• _EXERCÍCIO PROPOSTO A_
No texto sobre as emendas dos deputados paulistas, qual é o valor da cota anual que cada deputado pode indicar?
• _EXERCÍCIO PROPOSTO B_
Continue o texto sobre as emendas dos deputados paulistas a partir da última frase.
::: TEXTO DE APOIO
Governo de SP e Alesp: muito a explicar

Emendas indicadas por deputados estaduais paulistas seguem nada transparentes. E faltam agilidade e disposição para investigar

A caixa-preta revelada com a denúncia de que parte dos deputados estaduais de São Paulo vende a cota de emendas ao Orçamento estadual esconde mais problemas. As pontas soltas no emaranhado criado pelo governo tucano e sua base aliada na Assembleia Legislativa seguem aparecendo em ritmo mais acelerado do que a disposição de investigar o caso.

Ainda em outubro, a Secretaria da Casa Civil se comprometeu a publicar uma lista com o intuito de clarear dúvidas. De 2007 a meados de 2011, todas as emendas liberadas, organizadas por autor, destino e valor, seriam divulgadas. Quando o documento veio à tona, as inconsistências fizeram com que até os parlamentares da situação desconfiassem – e o desacreditassem.

As indicações, como as emendas são chamadas pelo governo, são fruto de um acordo firmado em 2006 entre Executivo e Legislativo estaduais. Por ter caráter informal, não houve regulamentação sobre o funcionamento da cota de R$ 2 milhões anuais para cada um dos 94 deputados sugerir destinação – para quadras de esporte, reforma em unidades de saúde etc.

Sem lei, o cenário seria mesmo favorável à proliferação de práticas ilícitas, como a cobrança de propina de 40% do valor das emendas de empreiteiras, prefeituras e ONGs beneficiadas pelo recurso liberado. Mas, além das denúncias trazidas pelo deputado Roque Barbiere (PTB) sobre o esquema de venda das emendas, novas práticas questionáveis ficaram conhecidas.

Pelo menos dois secretários de Geraldo Alckmin, Sidney Beraldo (Casa Civil) e Paulo Alexandre Barbosa (Desenvolvimento Econômico), ambos do PSDB, mantiveram cotas de indicações ao Orçamento mesmo em períodos nos quais estavam licenciados dos mandatos. A conta começa a não fechar diante do fato de que os suplentes que substituíram os secretários na Assembleia também exerceram a cota de R$ 2 milhões, sem sequer precisar dividir com os titulares afastados.

O deputado estadual Hélio Nishimoto (PSDB), presidente do engavetado Conselho de Ética da Assembleia, foi suplente de Beraldo em 2010. Ele assegura que a manutenção do direito a indicações é mesmo incomum. “Não é o normal. Aconteceu no passado, quando emenda não era colocada diretamente no Orçamento. Eu acredito que agora o deputado licenciado não terá mais (direito a) emendas, ou ele vai dividir (sua cota) com o deputado que assumiu no lugar dele”, explica o parlamentar. Nishimoto garante desconhecer que, à época, Beraldo também indicava emendas.
::::::
::: DADOS FORNECIDOS
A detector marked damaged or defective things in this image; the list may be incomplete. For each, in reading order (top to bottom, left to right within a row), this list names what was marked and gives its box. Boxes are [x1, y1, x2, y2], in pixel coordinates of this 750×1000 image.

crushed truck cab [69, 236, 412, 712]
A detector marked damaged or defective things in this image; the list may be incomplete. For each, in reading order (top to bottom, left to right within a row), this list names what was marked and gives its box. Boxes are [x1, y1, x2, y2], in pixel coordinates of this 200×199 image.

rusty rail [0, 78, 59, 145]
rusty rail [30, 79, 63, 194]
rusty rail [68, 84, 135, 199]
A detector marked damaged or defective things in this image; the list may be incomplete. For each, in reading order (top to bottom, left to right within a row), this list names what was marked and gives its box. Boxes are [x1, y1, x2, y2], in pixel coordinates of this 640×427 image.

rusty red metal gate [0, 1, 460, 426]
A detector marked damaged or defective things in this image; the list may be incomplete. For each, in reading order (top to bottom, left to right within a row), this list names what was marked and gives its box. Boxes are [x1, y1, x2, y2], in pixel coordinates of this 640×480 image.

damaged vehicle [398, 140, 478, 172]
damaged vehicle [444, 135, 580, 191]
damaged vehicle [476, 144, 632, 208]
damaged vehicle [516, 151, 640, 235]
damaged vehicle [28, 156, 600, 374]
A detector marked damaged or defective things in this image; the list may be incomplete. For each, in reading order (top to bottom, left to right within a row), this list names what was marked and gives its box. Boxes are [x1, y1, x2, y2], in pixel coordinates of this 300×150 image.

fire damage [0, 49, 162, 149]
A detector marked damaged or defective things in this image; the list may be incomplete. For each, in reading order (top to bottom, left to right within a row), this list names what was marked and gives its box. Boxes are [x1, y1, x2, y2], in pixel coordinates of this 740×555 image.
::::::
::: DADOS FORNECIDOS
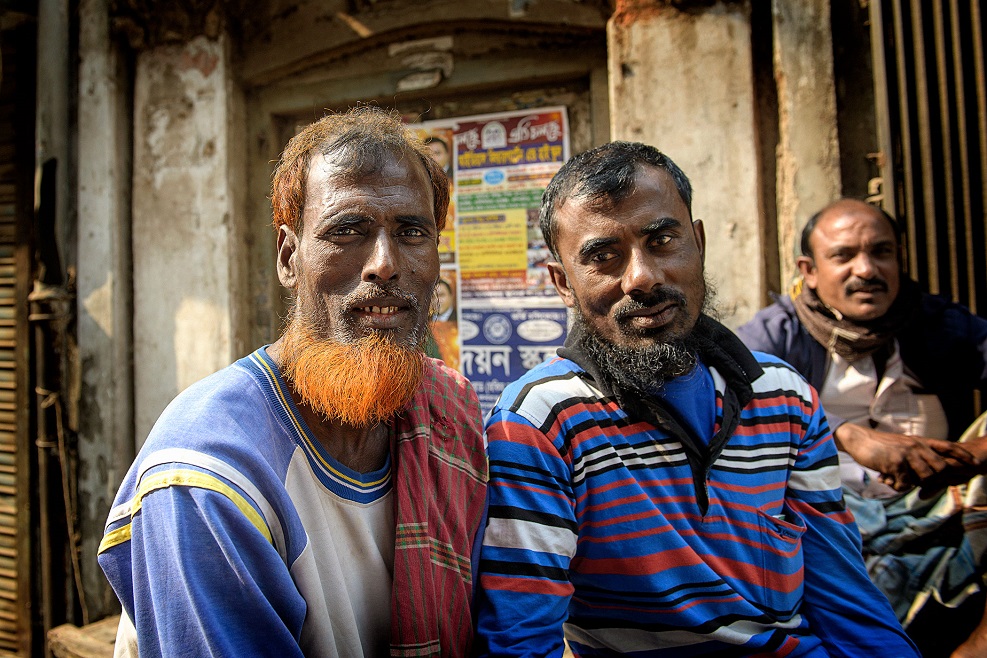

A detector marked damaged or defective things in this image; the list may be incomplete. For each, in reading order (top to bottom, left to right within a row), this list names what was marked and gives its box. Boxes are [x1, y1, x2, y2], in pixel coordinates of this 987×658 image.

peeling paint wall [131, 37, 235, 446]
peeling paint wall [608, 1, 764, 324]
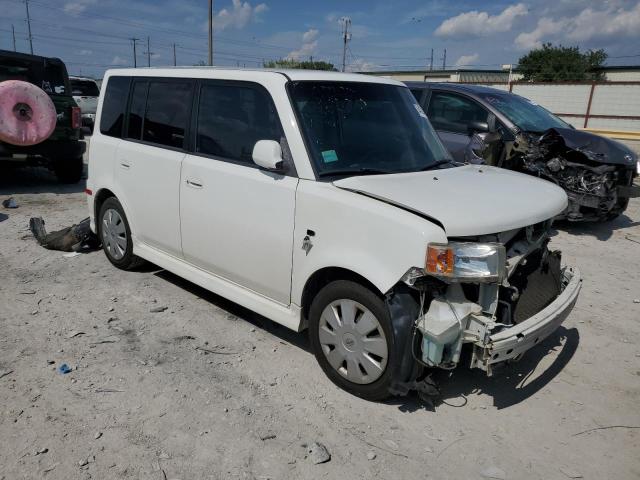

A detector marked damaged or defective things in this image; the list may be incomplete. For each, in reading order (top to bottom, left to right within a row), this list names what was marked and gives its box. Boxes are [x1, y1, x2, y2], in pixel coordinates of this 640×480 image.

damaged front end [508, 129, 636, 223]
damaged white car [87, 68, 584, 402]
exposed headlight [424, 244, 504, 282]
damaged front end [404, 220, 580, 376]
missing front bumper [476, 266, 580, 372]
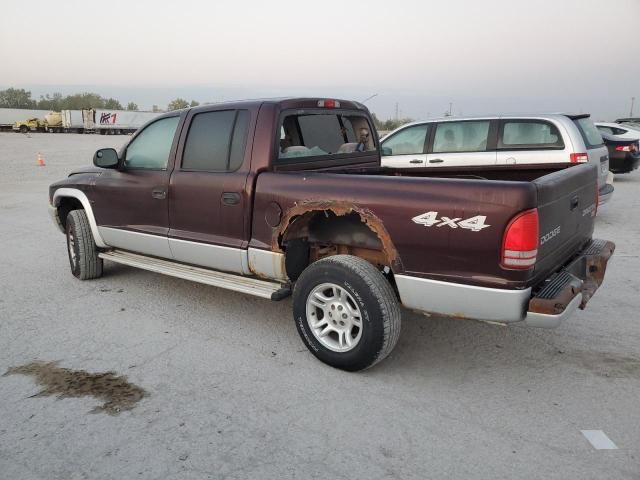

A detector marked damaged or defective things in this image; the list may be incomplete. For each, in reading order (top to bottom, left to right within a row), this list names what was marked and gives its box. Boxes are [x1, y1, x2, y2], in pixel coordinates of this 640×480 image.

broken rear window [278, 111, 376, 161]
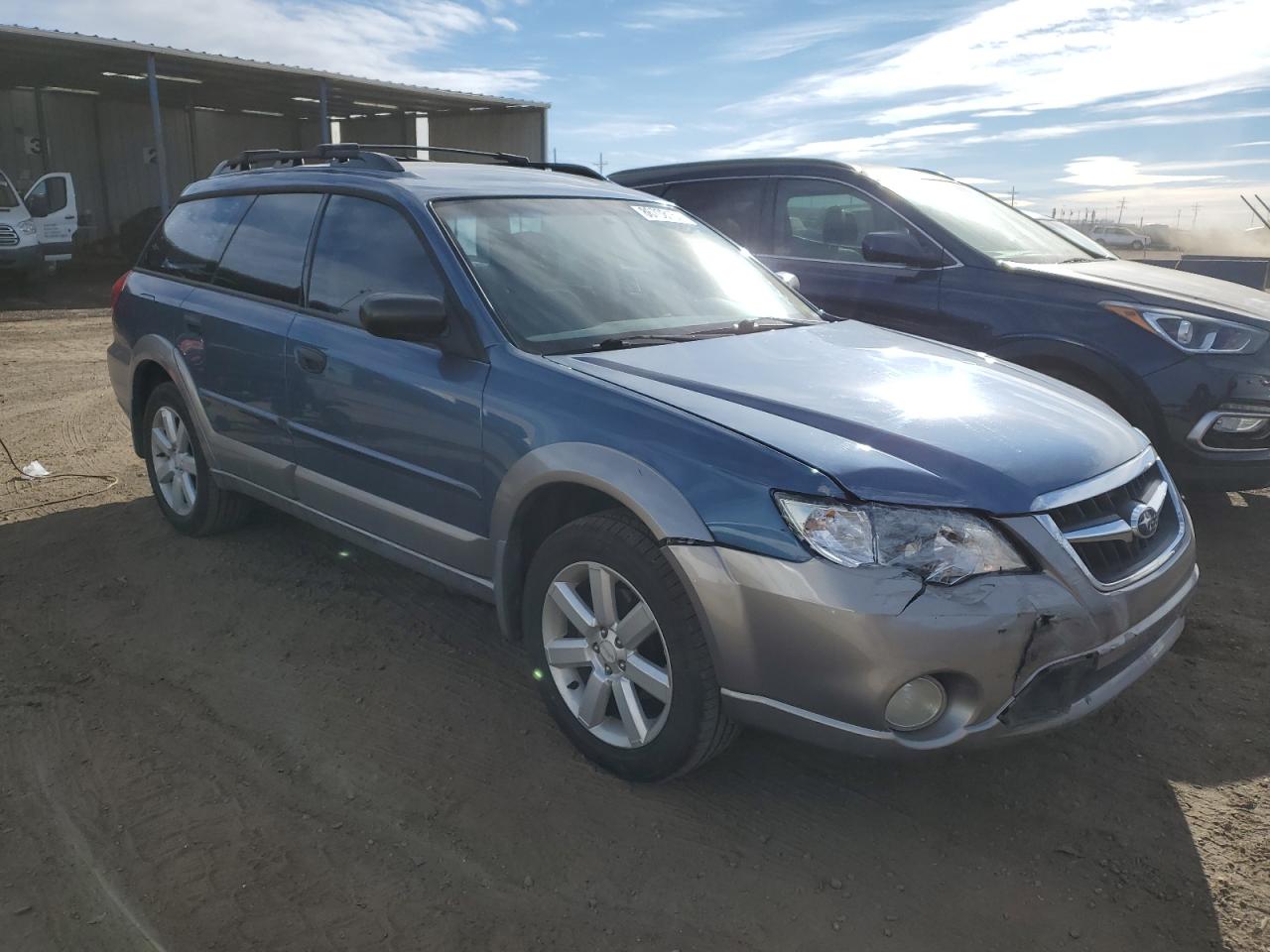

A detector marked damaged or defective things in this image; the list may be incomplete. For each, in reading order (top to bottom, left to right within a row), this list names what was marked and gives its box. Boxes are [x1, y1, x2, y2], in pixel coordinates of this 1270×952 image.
::::::
::: DADOS FORNECIDOS
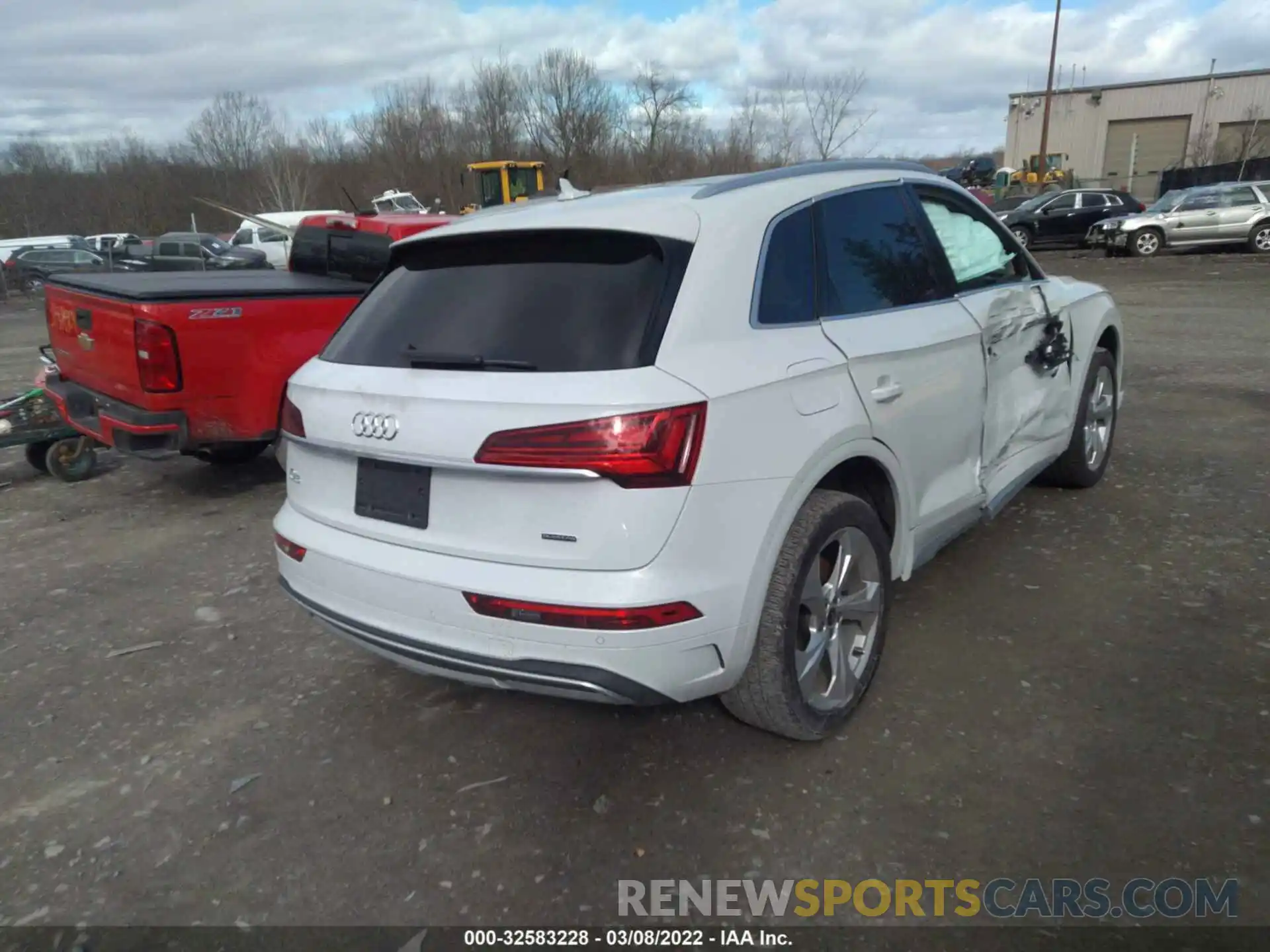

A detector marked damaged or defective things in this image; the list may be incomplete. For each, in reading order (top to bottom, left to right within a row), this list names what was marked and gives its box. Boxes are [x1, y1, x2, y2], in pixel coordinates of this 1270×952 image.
::::::
• _RESPOSTA A_
R$ 2 milhões por ano.

• _RESPOSTA B_
Barbiere trouxe mais dados para mostrar que a aritmética tucana anda diferente. Insatisfeito com os dados divulgados pelo governo, ele vaticina: “Quem apoia o governo não tem R$ 2 milhões, tem R$ 4 milhões”. O acordo de 2006 previa R$ 188 milhões com destino negociado com parlamentares, mas falta explicar de onde saía o fermento que permitia fatias maiores desse bolo a alguns e pedaços extras até para quem estava licenciado.

Promotor

A revelação de Barbiere foi levada, em depoimento do petebista, ao promotor Carlos Cardoso, encarregado no Ministério Público Estadual de ouvir os envolvidos. Nenhum nome foi apresentado pelo deputado, porque não houve garantia de proteção nem sigilo para uma testemunha disposta a contar o que sabe sobre a venda de emendas. Ele diz tratar-se de uma ex-funcionária da Assembleia que assessorava deputados de um “grupinho” que operava o esquema.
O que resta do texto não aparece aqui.